Compito da svolgere:
Ricopia parola per parola il tratto della recensione di Capodanno a New York che va da "La ricerca della" a "ed uguale importanza.".

La ricerca della coralità
Ci sarebbe ben poco da dire sulla valenza cinematografica pressoché nulla di un’opera come Capodanno a New York. Trattasi di film corale, sottogenere che getta in campo un numero considerevole di personaggi affidando ad ognuno uguale spazio ed uguale importanza.
Chissà perché poi, alla volontà di dar vita ad un racconto collettivo si associa sempre inevitabilmente quella della deriva amorosa, della polifonia permeata di speranze, perdono e seconde possibilità. Il regista Garry Marshall (ideatore del telefilm cult Happy Days e dietro la cinepresa per l’altrettanto – nel bene e nel male – memorabile Pretty Woman) ci aveva già provato nel 2010, con Appuntamento con l’amore. E in quel caso il pubblico abboccò all’amo, nonostante la pochezza di un film da supermarket dei sentimenti. Scottato da quel precedente, il potenziale spettatore però non c’è cascato una seconda volta. Nel suo primo week-end americano, questo leccato e posticcio Capodanno ha raccolto la miseria di 13 milioni di dollari, oltre ad una pletora di feroci ed esilaranti critiche, su cui troneggia il “come è stato possibile raccogliere due dozzine di stelle del cinema e non trovare qualcosa di interessante da fare per nessuna di esse?” scritto da Roger Ebert per il Chicago Sun-Times. Si potrebbe essere più indulgenti nei confronti di un lavoro in cui tutti sono dichiaratamente destinati a volersi bene e ad amarsi, intriso di frasi da bacio perugina in stile “l’amore in ogni sua forma ci dà speranza”. Ma il qualunquismo e il patetismo della messinscena puzzano troppo di presa in giro, e vedere New York così “addobbata” fa male al cuore. Quella che per Woody Allen è sempre stata una metropoli/bunker all’aria aperta in cui rifugiarsi e che per Spike Lee s’è trasformata (nell’abbacinante La 25a ora) in un animale ferito, simbolo di un’America inchiodata alle proprie colpe, per Garry Marshall diventa… una sgargiante cartolina. Bidimensionale e fasulla, così come risulta scadente ognuno dei pezzi del puzzle: da Jessica Biel che in ospedale vuole far nascere il primo bimbo newyorkese del 2012 a Hilary Swank manager dell’azienda che allo scoccare della mezzanotte si occupa di far cadere la sfera luminosa dal grattacielo di Times Square; da Ashton Kutcher che odia le festività e resta chiuso in ascensore con una nevrotica corista di Bon Jovi a Robert De Niro, vecchio decrepito (nella vita) che fa il vecchio decrepito morente in clinica. A chi possa mai piacere un prodotto così mediocre rimane davvero un mistero. Forse all’utente pomeridiano di Canale 5, come afferma Roy Menarini nell’ultimo editoriale scritto qua su Mediacritica. Eppure nutriamo il fortissimo sospetto che anche quel tipo di consumatore cambierebbe canale.

Dati salvati:
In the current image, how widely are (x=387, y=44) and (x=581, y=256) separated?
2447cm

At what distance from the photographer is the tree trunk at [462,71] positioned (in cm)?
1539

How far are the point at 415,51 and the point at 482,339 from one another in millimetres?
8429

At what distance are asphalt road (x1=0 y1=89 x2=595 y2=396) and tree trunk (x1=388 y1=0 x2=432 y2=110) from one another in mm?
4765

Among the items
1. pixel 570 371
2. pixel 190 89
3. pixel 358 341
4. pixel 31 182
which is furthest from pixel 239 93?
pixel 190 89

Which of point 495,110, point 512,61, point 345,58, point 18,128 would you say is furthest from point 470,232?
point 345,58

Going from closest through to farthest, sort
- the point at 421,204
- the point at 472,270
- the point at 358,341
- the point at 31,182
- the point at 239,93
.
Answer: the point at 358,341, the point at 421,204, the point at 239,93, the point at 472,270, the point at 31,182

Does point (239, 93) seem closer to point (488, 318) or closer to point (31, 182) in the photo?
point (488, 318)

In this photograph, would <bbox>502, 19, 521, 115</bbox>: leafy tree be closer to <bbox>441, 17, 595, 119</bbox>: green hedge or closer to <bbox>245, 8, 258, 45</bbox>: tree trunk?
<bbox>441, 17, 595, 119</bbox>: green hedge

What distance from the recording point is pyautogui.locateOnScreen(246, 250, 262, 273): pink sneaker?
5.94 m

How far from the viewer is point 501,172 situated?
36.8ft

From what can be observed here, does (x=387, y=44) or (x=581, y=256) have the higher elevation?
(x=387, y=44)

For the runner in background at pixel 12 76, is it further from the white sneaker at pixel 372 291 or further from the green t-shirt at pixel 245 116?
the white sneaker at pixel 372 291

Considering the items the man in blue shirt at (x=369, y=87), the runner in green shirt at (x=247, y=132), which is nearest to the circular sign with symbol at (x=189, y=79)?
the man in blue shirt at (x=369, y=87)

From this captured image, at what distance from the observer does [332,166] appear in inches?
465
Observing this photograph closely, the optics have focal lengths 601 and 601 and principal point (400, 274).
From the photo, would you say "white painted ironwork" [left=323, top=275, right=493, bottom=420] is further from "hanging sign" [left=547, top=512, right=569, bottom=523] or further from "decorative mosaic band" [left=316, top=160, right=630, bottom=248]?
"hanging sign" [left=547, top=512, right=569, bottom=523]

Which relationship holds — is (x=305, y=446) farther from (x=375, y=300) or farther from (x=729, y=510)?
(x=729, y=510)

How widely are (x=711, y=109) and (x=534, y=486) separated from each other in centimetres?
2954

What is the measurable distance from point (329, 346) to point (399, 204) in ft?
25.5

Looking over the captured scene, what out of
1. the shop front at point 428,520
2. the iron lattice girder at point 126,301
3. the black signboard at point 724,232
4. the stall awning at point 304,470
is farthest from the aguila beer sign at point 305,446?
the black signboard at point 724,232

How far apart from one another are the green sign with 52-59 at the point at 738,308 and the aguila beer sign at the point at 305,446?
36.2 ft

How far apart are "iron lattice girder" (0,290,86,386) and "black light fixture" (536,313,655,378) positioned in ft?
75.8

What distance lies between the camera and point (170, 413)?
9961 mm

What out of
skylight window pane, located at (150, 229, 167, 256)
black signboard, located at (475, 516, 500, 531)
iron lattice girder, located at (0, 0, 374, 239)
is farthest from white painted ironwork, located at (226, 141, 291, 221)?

--

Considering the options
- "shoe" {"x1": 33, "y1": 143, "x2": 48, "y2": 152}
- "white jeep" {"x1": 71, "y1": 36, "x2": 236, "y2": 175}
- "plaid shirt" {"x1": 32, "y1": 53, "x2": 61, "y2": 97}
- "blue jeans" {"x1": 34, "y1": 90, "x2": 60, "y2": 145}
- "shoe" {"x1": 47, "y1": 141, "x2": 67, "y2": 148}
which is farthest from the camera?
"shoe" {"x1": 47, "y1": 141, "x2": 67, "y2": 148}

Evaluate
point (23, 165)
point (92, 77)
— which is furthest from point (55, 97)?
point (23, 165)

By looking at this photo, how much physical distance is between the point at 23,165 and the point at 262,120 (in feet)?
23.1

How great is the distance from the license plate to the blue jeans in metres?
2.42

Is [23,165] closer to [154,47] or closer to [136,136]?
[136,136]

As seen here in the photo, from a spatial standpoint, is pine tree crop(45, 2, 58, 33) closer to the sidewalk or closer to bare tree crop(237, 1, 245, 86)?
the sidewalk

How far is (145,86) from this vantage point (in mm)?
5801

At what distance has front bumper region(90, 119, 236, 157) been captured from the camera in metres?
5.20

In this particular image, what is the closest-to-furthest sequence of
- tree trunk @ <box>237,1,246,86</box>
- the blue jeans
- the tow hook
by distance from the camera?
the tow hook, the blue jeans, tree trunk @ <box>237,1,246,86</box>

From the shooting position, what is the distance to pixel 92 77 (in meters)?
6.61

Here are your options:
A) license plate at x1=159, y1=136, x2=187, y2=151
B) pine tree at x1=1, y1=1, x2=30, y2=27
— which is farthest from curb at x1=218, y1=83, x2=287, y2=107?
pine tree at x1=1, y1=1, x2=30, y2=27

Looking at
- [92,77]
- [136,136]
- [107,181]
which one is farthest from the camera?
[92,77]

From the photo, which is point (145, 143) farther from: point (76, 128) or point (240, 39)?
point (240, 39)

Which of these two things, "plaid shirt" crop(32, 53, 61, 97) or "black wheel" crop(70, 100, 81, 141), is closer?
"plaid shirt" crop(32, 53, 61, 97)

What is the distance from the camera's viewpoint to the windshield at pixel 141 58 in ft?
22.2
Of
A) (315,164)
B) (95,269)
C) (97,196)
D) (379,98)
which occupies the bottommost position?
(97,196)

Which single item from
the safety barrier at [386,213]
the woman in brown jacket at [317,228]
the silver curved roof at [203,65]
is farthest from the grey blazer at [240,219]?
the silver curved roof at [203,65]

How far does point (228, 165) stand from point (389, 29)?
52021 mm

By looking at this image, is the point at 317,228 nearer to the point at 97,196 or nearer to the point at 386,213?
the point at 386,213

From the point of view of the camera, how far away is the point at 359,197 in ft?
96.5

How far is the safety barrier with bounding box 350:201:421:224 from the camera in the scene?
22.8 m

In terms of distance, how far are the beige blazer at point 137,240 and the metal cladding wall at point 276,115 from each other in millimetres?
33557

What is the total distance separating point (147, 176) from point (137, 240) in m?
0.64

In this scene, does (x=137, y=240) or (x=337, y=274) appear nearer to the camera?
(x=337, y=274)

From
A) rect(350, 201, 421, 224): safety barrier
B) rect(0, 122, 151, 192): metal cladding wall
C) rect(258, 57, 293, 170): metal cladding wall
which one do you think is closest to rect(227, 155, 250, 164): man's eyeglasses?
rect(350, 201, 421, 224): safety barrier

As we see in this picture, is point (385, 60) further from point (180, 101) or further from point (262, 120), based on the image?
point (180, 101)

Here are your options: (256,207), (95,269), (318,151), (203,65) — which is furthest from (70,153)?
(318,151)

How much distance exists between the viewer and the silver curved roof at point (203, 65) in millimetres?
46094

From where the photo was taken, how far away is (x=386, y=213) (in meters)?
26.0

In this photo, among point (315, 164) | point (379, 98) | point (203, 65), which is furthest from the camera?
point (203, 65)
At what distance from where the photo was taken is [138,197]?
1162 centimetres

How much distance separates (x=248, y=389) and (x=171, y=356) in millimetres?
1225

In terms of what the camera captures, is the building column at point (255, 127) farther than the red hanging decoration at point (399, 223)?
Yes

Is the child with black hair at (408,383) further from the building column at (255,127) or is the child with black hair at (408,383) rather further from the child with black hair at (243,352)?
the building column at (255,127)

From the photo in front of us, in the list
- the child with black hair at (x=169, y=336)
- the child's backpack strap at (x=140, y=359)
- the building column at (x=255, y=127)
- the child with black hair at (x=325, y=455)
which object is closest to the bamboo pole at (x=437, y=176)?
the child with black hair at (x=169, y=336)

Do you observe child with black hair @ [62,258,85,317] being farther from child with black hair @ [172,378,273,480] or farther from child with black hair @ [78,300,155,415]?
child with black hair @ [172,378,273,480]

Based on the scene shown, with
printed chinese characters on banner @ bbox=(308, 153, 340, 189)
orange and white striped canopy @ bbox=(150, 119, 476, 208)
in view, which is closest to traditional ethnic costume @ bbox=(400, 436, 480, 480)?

...

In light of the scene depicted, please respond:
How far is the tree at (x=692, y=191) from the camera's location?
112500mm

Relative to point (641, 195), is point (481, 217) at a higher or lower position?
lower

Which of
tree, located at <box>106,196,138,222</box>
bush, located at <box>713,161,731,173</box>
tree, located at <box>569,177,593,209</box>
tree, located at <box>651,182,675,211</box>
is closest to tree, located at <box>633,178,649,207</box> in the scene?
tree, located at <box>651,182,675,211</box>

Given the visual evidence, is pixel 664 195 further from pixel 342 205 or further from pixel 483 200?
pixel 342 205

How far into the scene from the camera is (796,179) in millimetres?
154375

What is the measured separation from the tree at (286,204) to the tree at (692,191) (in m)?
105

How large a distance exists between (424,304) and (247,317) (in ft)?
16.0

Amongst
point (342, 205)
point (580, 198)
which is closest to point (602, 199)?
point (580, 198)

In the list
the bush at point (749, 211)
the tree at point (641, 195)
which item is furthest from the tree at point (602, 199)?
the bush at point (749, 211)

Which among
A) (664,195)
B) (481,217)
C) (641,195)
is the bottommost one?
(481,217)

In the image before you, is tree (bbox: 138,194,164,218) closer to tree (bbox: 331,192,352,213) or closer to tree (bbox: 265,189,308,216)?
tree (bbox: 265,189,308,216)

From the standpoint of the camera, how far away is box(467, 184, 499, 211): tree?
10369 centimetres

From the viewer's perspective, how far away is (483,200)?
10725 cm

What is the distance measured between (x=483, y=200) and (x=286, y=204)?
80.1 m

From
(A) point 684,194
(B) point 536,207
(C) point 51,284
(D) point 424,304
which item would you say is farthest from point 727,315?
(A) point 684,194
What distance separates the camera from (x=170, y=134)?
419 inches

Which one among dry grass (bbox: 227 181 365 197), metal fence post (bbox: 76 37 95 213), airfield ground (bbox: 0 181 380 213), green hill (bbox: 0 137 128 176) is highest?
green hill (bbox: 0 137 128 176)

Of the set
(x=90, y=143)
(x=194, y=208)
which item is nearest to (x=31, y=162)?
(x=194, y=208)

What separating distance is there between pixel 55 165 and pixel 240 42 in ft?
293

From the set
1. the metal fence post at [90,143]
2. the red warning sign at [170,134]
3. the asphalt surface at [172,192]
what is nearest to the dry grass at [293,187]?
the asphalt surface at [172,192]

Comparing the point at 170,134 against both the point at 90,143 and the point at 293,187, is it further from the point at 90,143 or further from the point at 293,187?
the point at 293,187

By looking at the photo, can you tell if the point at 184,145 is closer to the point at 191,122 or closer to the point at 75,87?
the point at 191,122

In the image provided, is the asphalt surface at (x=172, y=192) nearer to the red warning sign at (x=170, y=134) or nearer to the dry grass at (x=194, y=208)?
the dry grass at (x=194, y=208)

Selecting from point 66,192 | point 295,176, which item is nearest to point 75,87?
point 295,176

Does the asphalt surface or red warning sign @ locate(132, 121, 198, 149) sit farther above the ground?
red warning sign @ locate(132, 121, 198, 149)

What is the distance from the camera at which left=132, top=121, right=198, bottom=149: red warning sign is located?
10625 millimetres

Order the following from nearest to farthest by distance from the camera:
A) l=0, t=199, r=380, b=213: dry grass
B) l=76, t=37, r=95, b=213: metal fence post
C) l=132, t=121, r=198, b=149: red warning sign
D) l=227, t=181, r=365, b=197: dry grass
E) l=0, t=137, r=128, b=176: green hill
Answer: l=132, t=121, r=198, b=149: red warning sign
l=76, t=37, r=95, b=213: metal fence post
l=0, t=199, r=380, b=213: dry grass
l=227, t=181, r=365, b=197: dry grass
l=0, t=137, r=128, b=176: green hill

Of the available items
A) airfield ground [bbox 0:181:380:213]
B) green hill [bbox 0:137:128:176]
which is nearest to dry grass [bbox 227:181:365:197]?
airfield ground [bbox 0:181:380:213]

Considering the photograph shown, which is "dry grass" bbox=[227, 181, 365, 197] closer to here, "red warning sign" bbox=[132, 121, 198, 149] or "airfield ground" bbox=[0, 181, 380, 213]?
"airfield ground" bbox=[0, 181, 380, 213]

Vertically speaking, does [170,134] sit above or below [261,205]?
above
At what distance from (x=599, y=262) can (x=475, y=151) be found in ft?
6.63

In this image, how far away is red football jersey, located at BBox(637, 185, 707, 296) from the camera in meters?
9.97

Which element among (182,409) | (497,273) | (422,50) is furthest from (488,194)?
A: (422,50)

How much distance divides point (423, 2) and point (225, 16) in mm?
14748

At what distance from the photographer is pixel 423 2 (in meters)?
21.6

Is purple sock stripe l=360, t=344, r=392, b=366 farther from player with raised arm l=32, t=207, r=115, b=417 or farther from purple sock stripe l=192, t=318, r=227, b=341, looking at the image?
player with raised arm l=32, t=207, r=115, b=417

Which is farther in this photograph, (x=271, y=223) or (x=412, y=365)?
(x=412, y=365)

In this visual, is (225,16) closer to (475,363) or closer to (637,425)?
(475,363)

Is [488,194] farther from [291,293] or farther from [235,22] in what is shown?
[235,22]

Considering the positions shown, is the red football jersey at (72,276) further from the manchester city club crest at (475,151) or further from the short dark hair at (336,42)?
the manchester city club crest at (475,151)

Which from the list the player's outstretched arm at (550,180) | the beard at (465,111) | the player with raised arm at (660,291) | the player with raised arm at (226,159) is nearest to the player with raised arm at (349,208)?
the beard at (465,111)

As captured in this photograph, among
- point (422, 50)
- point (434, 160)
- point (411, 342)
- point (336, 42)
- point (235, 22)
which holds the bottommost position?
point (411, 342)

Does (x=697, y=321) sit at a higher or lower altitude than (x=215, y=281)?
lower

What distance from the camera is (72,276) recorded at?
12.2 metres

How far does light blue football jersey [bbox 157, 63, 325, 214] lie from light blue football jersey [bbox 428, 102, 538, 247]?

Risultato:
La ricerca della coralità
Ci sarebbe ben poco da dire sulla valenza cinematografica pressoché nulla di un’opera come Capodanno a New York. Trattasi di film corale, sottogenere che getta in campo un numero considerevole di personaggi affidando ad ognuno uguale spazio ed uguale importanza.